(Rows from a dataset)
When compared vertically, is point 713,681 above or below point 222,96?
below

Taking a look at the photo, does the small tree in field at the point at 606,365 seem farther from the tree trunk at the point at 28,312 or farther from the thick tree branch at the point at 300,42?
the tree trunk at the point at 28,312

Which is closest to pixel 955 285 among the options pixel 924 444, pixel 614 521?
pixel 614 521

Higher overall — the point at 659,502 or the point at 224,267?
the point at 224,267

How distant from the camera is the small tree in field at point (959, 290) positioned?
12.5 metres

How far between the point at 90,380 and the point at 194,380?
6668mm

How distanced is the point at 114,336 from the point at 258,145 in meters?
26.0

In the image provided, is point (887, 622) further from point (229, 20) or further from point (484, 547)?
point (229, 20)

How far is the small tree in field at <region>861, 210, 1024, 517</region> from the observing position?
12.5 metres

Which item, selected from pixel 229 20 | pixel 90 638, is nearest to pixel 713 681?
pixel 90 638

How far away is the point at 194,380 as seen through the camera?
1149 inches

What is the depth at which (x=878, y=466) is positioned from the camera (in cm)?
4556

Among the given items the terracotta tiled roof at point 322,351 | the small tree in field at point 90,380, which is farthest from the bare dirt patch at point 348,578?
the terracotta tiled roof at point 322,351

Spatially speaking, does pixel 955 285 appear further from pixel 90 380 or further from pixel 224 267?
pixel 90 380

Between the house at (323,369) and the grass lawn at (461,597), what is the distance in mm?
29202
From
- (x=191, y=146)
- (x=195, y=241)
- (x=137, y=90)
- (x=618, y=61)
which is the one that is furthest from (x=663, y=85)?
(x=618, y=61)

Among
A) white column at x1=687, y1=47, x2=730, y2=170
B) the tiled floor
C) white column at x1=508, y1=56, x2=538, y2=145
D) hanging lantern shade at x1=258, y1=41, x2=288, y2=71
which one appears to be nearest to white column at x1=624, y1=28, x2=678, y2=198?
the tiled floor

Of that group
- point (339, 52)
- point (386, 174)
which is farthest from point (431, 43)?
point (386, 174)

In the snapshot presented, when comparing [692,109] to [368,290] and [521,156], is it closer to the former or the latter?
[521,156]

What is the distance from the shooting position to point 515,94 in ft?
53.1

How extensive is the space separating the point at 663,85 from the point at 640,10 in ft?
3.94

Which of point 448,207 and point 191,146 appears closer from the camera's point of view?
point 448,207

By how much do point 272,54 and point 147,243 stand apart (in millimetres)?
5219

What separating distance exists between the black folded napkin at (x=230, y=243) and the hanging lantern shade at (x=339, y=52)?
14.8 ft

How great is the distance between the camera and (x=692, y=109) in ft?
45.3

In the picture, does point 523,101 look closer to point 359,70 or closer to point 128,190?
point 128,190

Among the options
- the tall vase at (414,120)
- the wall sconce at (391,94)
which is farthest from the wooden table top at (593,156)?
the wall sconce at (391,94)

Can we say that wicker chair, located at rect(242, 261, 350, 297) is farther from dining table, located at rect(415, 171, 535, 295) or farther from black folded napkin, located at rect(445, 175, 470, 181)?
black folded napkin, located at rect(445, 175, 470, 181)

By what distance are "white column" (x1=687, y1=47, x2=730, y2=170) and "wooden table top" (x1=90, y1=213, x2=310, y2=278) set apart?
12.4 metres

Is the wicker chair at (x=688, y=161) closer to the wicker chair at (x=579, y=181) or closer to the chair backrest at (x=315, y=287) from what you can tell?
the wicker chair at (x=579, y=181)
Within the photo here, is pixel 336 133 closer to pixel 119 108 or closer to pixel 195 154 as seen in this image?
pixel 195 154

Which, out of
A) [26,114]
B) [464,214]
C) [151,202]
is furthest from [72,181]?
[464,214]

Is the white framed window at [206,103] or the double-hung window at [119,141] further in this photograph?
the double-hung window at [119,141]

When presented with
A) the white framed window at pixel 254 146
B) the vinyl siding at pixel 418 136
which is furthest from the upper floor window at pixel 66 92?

◆ **DIRECTION**
Return all the data above once more, precisely as given.

◆ **WORKED SOLUTION**
When compared vertically, is point 713,681 above or below point 222,96?
below

Taking a look at the photo, does the small tree in field at the point at 606,365 seem farther from the tree trunk at the point at 28,312 or farther from the thick tree branch at the point at 300,42?
the tree trunk at the point at 28,312

Which is closest to pixel 955 285 among the options pixel 924 444, pixel 614 521?
pixel 614 521

Higher overall — the point at 659,502 or the point at 224,267?
the point at 224,267

How distant from the camera is the small tree in field at point (959, 290) positioned?
12.5 metres

How far between the point at 90,380 and the point at 194,380?
6668mm

How distanced is the point at 114,336 from the point at 258,145 in meters?
26.0

In the image provided, is point (887, 622) further from point (229, 20) or further from point (484, 547)?
point (229, 20)

How far is the small tree in field at <region>861, 210, 1024, 517</region> from the observing position?
12.5 metres

Which item, selected from pixel 229 20 | pixel 90 638, is nearest to pixel 713 681?
pixel 90 638

How far away is the point at 194,380 as seen through the camera?
1149 inches

What is the depth at which (x=878, y=466) is positioned from the camera (in cm)?
4556

Among the given items the terracotta tiled roof at point 322,351 | the small tree in field at point 90,380, which is farthest from the bare dirt patch at point 348,578?
the terracotta tiled roof at point 322,351

Spatially speaking, does pixel 955 285 appear further from pixel 90 380 or further from pixel 224 267?
pixel 90 380

Between the house at (323,369) and the grass lawn at (461,597), what is the distance in mm?
29202
From
- (x=191, y=146)
- (x=195, y=241)
- (x=137, y=90)
- (x=618, y=61)
which is the one that is furthest from (x=663, y=85)?
(x=618, y=61)

Among
A) white column at x1=687, y1=47, x2=730, y2=170
B) the tiled floor
C) white column at x1=508, y1=56, x2=538, y2=145
D) hanging lantern shade at x1=258, y1=41, x2=288, y2=71
which one appears to be nearest to white column at x1=624, y1=28, x2=678, y2=198?
the tiled floor

Of that group
- point (339, 52)
- point (386, 174)
which is farthest from point (431, 43)?
point (386, 174)

In the snapshot presented, when comparing [692,109] to [368,290] and [521,156], is it closer to the former or the latter?
[521,156]

What is the distance from the shooting position to point 515,94 in ft?
53.1

How extensive is the space separating the point at 663,85 from the point at 640,10 in ft?
3.94

Which of point 448,207 and point 191,146 appears closer from the camera's point of view?
point 448,207

By how much do point 272,54 and point 147,243 stand apart (in millimetres)?
5219

What separating distance exists between the black folded napkin at (x=230, y=243) and the hanging lantern shade at (x=339, y=52)?
14.8 ft

How great is the distance between the camera and (x=692, y=109) in ft?
45.3

In the picture, does point 523,101 look closer to point 359,70 or closer to point 128,190?
point 128,190

Among the options
- the tall vase at (414,120)
- the wall sconce at (391,94)
which is farthest from the wooden table top at (593,156)?
the wall sconce at (391,94)

Can we say that wicker chair, located at rect(242, 261, 350, 297) is farther from dining table, located at rect(415, 171, 535, 295) or farther from black folded napkin, located at rect(445, 175, 470, 181)?
black folded napkin, located at rect(445, 175, 470, 181)

By what distance are "white column" (x1=687, y1=47, x2=730, y2=170) and "wooden table top" (x1=90, y1=213, x2=310, y2=278) set apart?
12.4 metres

Is the wicker chair at (x=688, y=161) closer to the wicker chair at (x=579, y=181) or closer to the chair backrest at (x=315, y=287) from what you can tell?
the wicker chair at (x=579, y=181)
Within the photo here, is pixel 336 133 closer to pixel 119 108 or closer to pixel 195 154 as seen in this image?
pixel 195 154

Which, out of
A) [26,114]
B) [464,214]
C) [151,202]
is furthest from [72,181]?
[464,214]

Is the white framed window at [206,103] or the double-hung window at [119,141] further in this photograph?
the double-hung window at [119,141]

When presented with
A) the white framed window at pixel 254 146
B) the vinyl siding at pixel 418 136
which is furthest from the upper floor window at pixel 66 92?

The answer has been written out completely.